_Extracted entries_
==============================
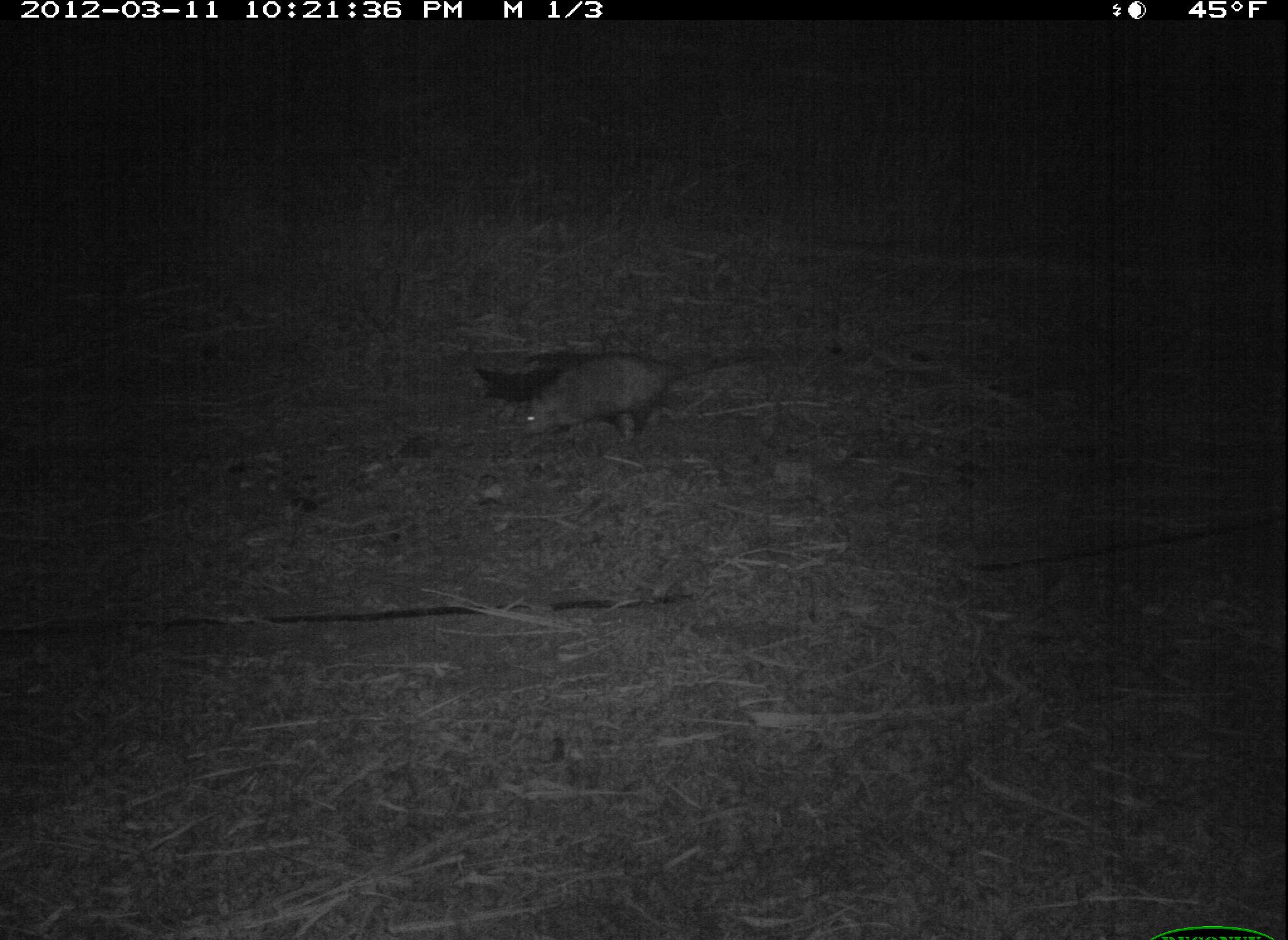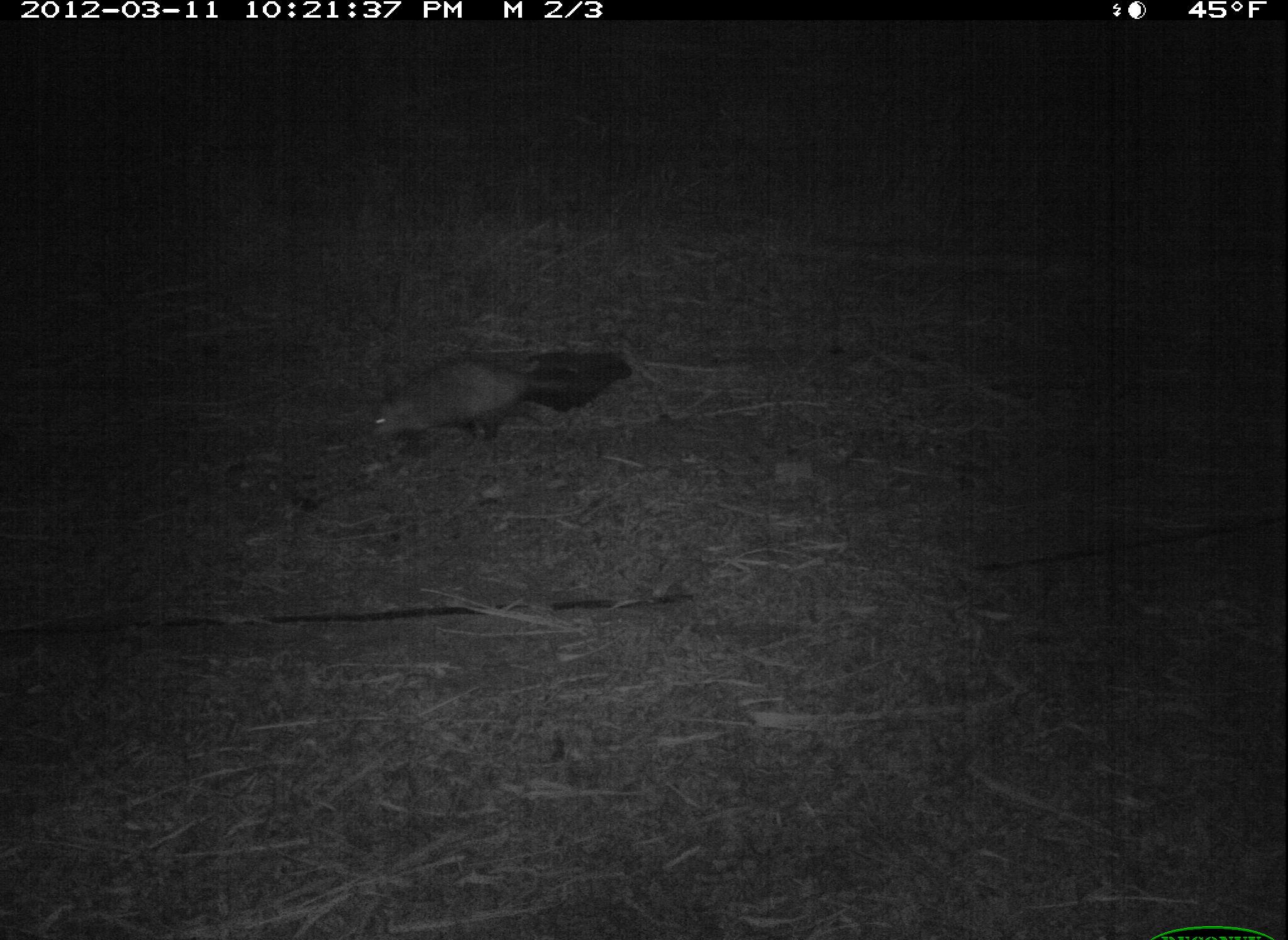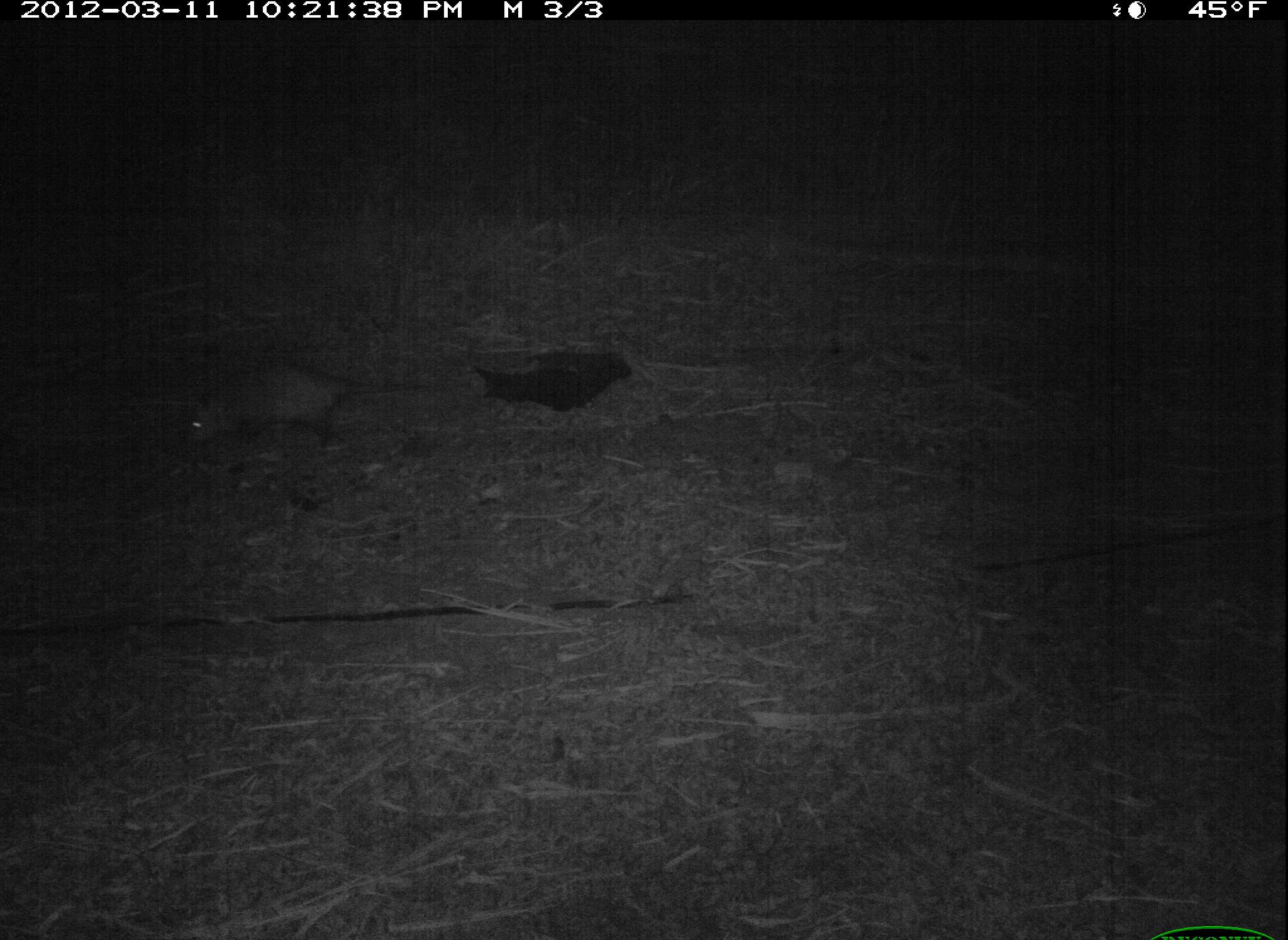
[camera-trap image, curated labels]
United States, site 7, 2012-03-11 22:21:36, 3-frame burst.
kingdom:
==============================
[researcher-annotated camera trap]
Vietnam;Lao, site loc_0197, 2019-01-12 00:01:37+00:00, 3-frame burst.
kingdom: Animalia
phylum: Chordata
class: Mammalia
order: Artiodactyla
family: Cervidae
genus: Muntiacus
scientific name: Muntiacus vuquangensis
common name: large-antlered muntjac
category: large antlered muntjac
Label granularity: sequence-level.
==============================
_Problem details_
Using the data above, extract exactly the lines from the one that holds "Vietnam;Lao, site loc_0197, 2019-01-12" to the one that holds "Label granularity: sequence-level.", both ends included, and no others.

_Output below_
Vietnam;Lao, site loc_0197, 2019-01-12 00:01:37+00:00, 3-frame burst.
kingdom: Animalia
phylum: Chordata
class: Mammalia
order: Artiodactyla
family: Cervidae
genus: Muntiacus
scientific name: Muntiacus vuquangensis
common name: large-antlered muntjac
category: large antlered muntjac
Label granularity: sequence-level.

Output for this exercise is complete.